Spreading depression in continuous electroencephalography of brain trauma
Article first published online: 17 SEP 2014
© 2014 American Neurological Association
Annals of Neurology
Volume 76, Issue 5, pages 681–694, November 2014
How to Cite
Hartings, J. A., Wilson, J. A., Hinzman, J. M., Pollandt, S., Dreier, J. P., DiNapoli, V., Ficker, D. M., Shutter, L. A. and Andaluz, N. (2014), Spreading depression in continuous electroencephalography of brain trauma. Ann Neurol., 76: 681–694. doi: 10.1002/ana.24256
- Issue published online: 29 OCT 2014
- Article first published online: 17 SEP 2014
- Accepted manuscript online: 25 AUG 2014 08:58AM EST
- Manuscript Accepted: 19 AUG 2014
- Manuscript Revised: 15 AUG 2014
- Manuscript Received: 5 JUN 2014
Cortical spreading depolarizations are a pathophysiological mechanism and candidate target for advanced monitoring in acute brain injury. Here we investigated manifestations of spreading depolarization in continuous electroencephalography (EEG) as a broadly applicable, noninvasive method for neuromonitoring.
Eighteen patients requiring surgical treatment of traumatic brain injury were monitored by invasive electrocorticography (ECoG; subdural electrodes) and noninvasive scalp EEG during intensive care. Spreading depolarizations were first identified in subdural recordings, and EEG was then examined visually and quantitatively to identify correlates.

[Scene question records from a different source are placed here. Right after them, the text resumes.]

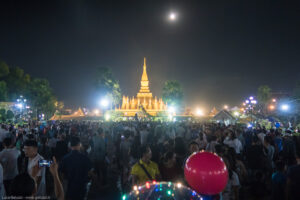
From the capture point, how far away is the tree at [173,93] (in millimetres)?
67625

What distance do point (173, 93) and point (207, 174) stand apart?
6474cm

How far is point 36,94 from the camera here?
171 feet

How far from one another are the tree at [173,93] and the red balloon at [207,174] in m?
64.5

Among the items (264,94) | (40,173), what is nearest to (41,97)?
(40,173)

A total of 455 spreading depolarizations occurred during 65.9 days of simultaneous ECoG/EEG monitoring. For 179 of 455 events (39%), depolarizations caused temporally isolated, transient depressions of spontaneous EEG amplitudes to 57% (median) of baseline power. Depressions lasted 21 minutes (median) and occurred as suppressions of high-amplitude delta activity present as a baseline pattern in the injured hemisphere. For 62 of 179 (35%) events, isolated depressions showed a clear spread of depression between EEG channels with delays of 17 minutes (median), sometimes spanning the entire hemisphere. A further 188 of 455 (41%) depolarizations were associated with continuous EEG depression that lasted hours to days due to ongoing depolarizations. Depolarizations were also evidenced in EEG as shifts in direct current potentials.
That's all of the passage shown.